Finito l’esperimento di upgrade con “
Remanufacture”, alle macchine non resta che auto-clonarsi in una versione che formalmente è più logica e razionale rispetto a “
Demanufacture”, e parlo d’arrangiamenti e produzione, i quali sono ulteriormente affinati, ma che sostanzialmente riprende le mosse di quel disco. Ciò è evidente già dalla micidiale accoppiata iniziale “
Shock”/”
Edgecrusher”, che ricalcano la devastazione della pluricelebrata e altrettanto micidiale coppia che apre il precedente full-lenght. Il disco è violento, d’elevata qualità, e pur essendo considerato da alcuni come una copia sbiadita di “
Demanufacture” devo dire che rimane uno dei miei preferiti.
La macchine hanno stabilizzato il loro dominio, l’uomo è fissamente schiavo della catena di montaggio, terrorizzato da quel "

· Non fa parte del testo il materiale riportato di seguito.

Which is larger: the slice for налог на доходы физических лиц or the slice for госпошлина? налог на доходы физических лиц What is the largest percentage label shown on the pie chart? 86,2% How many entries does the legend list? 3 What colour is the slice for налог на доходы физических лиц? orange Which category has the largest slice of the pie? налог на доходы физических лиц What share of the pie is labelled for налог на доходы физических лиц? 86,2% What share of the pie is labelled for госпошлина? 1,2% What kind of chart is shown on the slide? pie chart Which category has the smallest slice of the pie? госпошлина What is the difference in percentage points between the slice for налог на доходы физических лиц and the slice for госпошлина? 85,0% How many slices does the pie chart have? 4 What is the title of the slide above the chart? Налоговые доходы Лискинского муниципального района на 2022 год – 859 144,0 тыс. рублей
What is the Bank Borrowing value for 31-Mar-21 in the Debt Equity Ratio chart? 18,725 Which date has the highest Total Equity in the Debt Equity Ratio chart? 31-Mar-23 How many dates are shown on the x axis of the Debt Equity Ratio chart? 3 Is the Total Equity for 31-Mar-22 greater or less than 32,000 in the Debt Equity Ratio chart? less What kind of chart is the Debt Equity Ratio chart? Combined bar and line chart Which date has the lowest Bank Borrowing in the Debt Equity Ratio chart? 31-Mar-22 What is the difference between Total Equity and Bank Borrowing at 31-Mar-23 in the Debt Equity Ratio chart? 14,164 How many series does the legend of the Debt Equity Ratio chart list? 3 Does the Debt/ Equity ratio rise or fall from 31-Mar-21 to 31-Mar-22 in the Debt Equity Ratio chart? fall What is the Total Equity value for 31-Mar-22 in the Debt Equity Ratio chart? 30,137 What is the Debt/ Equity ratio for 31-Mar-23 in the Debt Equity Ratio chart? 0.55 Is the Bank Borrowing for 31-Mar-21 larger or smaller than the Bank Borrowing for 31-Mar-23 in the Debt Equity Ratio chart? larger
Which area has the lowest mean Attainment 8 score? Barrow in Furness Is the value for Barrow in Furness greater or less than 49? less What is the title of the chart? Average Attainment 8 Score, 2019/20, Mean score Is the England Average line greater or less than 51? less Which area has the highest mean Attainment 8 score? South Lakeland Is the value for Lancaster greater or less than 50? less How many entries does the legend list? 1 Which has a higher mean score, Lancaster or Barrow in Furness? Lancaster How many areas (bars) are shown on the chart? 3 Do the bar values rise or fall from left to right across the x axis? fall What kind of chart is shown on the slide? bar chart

Hi-Tech Hate” che trasuda dalle meccaniche di automi d’acciaio e silicio che ancora una volta ci ricordano che:
“Man Is Obsolete! Erased, Extinct!”
Non c’è mera evoluzione in questo disco, c’è solo consolidamento, stabilizzazione, al massimo è rifinitura, oliatura di meccanismi collaudati. Ma “
Resurrection” e “
Freedom Or Fire” suonano come un sinistro e profetico messaggio per le macchine da parte dei resti dell’umanità, un urlo di ribellione e di rabbia a pieni polmoni.

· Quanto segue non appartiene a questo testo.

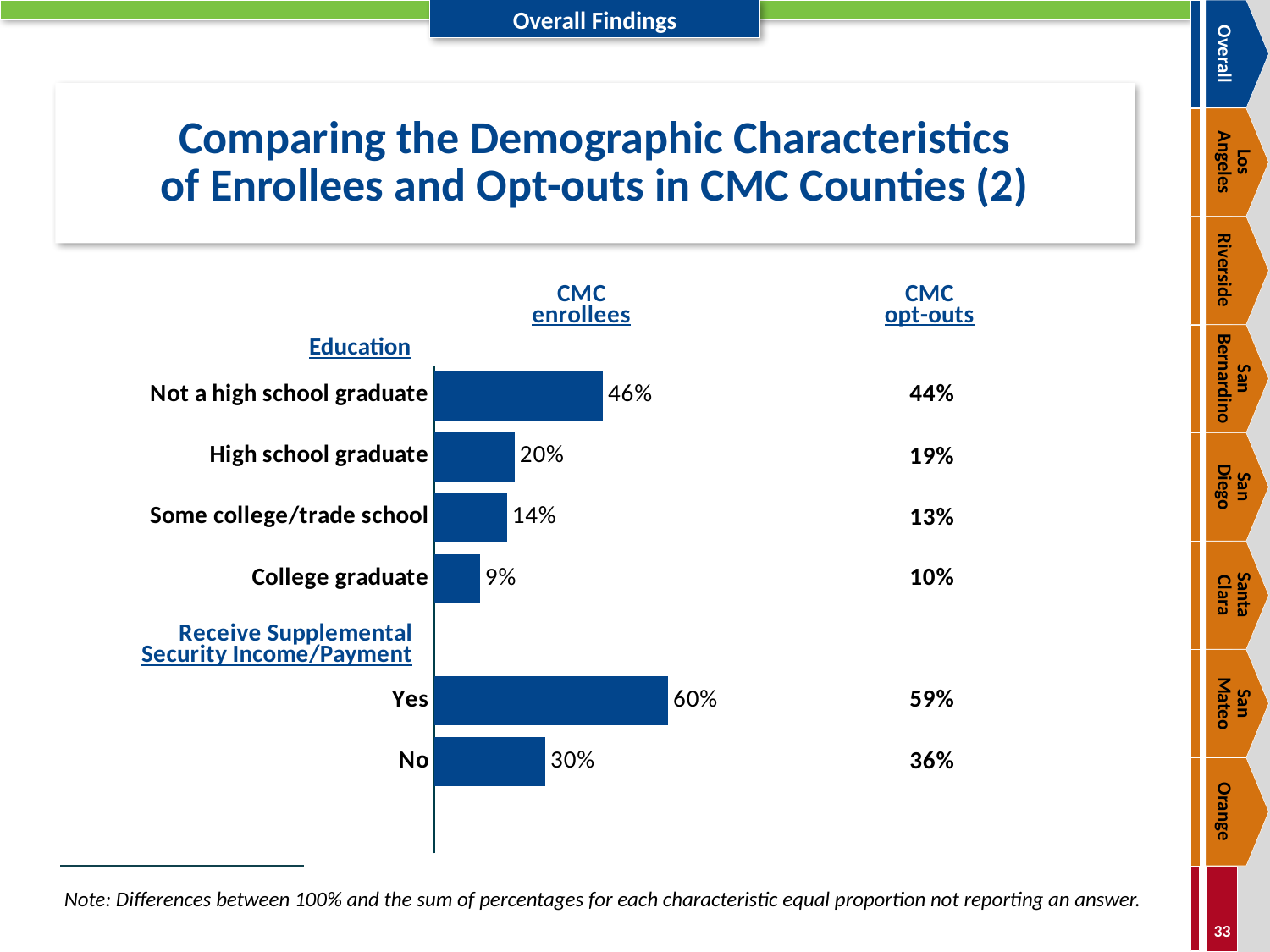
Among the Education categories, which has the highest percentage of CMC enrollees? Not a high school graduate What type of chart is used to show the CMC enrollees percentages? Bar chart What is the title of the slide's chart? Comparing the Demographic Characteristics of Enrollees and Opt-outs in CMC Counties (2) Among the Education categories, which has the lowest percentage of CMC enrollees? College graduate What is the difference between the CMC enrollees and CMC opt-outs percentages for 'No' under Receive Supplemental Security Income/Payment? 6% What percentage of CMC enrollees are not a high school graduate? 46% How many Education categories are shown in the chart? 4 Which is larger: the CMC enrollees percentage for 'Some college/trade school' or the CMC opt-outs percentage for 'Some college/trade school'? CMC enrollees What percentage of CMC opt-outs are college graduates? 10% What percentage of CMC opt-outs do not receive Supplemental Security Income/Payment (No)? 36% What percentage of CMC enrollees receive Supplemental Security Income/Payment (Yes)? 60% What is the difference between the CMC enrollees percentages for 'Not a high school graduate' and 'High school graduate'? 26%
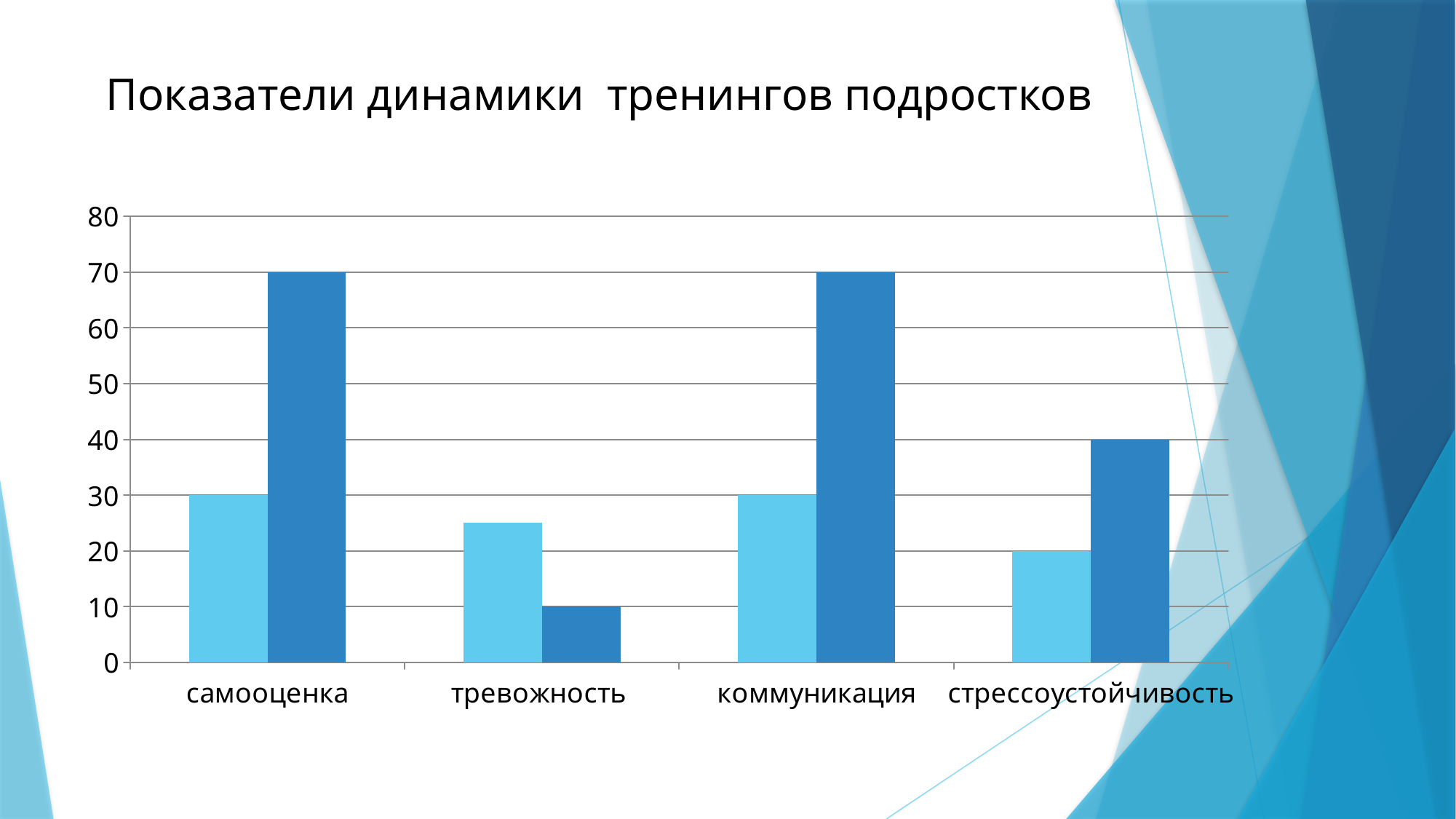
What is the value of the dark blue bar for самооценка? 70 What is the value of the light blue bar for самооценка? 30 What is the difference between the dark blue and light blue bars for самооценка? 40 What is the value of the dark blue bar for стрессоустойчивость? 40 What is the value of the light blue bar for стрессоустойчивость? 20 Which category has the lowest dark blue bar? тревожность What is the title of the chart slide? Показатели динамики тренингов подростков What type of chart is shown on the slide? bar chart For стрессоустойчивость, which bar is larger, the light blue or the dark blue? dark blue How many categories are shown on the x axis of the chart? 4 Is the value of the light blue bar for тревожность greater or less than 30? less What is the value of the dark blue bar for тревожность? 10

Musicalmente il disco è un vero capolavoro, con una serie di pezzi ormai divenuti dei classici.
Burton C. Bell offre una prova vocale mostruosa e il comparto ritmico è semplicemente fenomenale.
La produzione è ancora opera di
Rhys Fulber, capace di ricreare dei suoni possibilmente ancora più sintetici e digitali.
“
Timelessness” chiude placidamente un’altra giornata di lavoro nella fabbrica della paura.